- **文档节选**
First, t ≤ 10, the number of test cases. Each test case consists of two integers, 1 ≤ a,b < 10^7.

Output

For each test case write one number - the number of prime numbers Johnny wrote in that test case.

Example

Input:
2
10 10
100 100

Output:

30

2791

题意就是求：1<=i<=a,1<=j<=b, gcd(i,j) 为一素数p的对数，可以考虑用莫比乌斯反演去做，关键是其中一个g（x）的求法，

可以在筛法中求解，最后用分块和前缀和进行优化。

#include <iostream>
#include <cstdio>
#include <map>
#include <cmath>
#include <algorithm>
#include <cstring>
#include <string>
using namespace std;
#define LL long long
#define maxn 10000010
bool v[maxn];
int prime[maxn],mu[maxn],g[maxn],sum[maxn];

void Moblus()
{
    memset(v,false,sizeof(v));
    mu[1]=1;
    g[1]=0;
    sum[0]=sum[1]=0;
    int tot=0;
    for(int i=2;i<=maxn;i++)

- **给定数据**
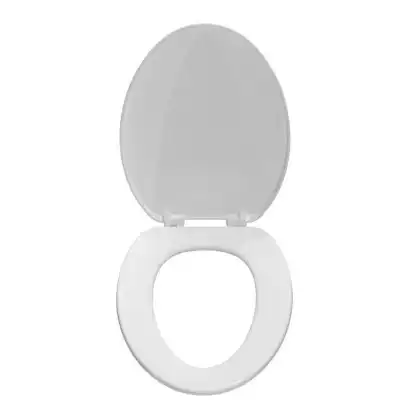 Bathrooms Ensuring Comfort PP plastic Toilet Seat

- **问题与任务**
#1 判断以下说法是否与 gcd 为素数的数对计数题解相符：(a) 测试用例的个数 t 不超过 10；(b) 题解建议用莫比乌斯反演求解；(c) 题解指出 g(x) 必须在筛法之外单独求出。每项回答"是"或"否"，并准确引用起决定作用的原文。
#2 请接着这篇 gcd 为素数的数对计数题解的末尾续写下去。

- **参考答案**
#1
(a) 是。"First, t ≤ 10, the number of test cases."
(b) 是。"可以考虑用莫比乌斯反演去做"
(c) 否。"可以在筛法中求解"

#2
    {
        if(!v[i]){
            prime[tot++]=i;
            mu[i]=-1;
            g[i]=1;
        }
        for(int j=0;j<tot;j++){
            if(i*prime[j]>maxn) break;
            v[i*prime[j]]=true;
            if(i%prime[j]==0){
                mu[i*prime[j]]=0;
                g[i*prime[j]]=mu[i];
                break;
            }else{
                mu[i*prime[j]]=-mu[i];
                g[i*prime[j]]=mu[i]-g[i];
            }
        }
        sum[i]=sum[i-1]+g[i];
    }
}
int main()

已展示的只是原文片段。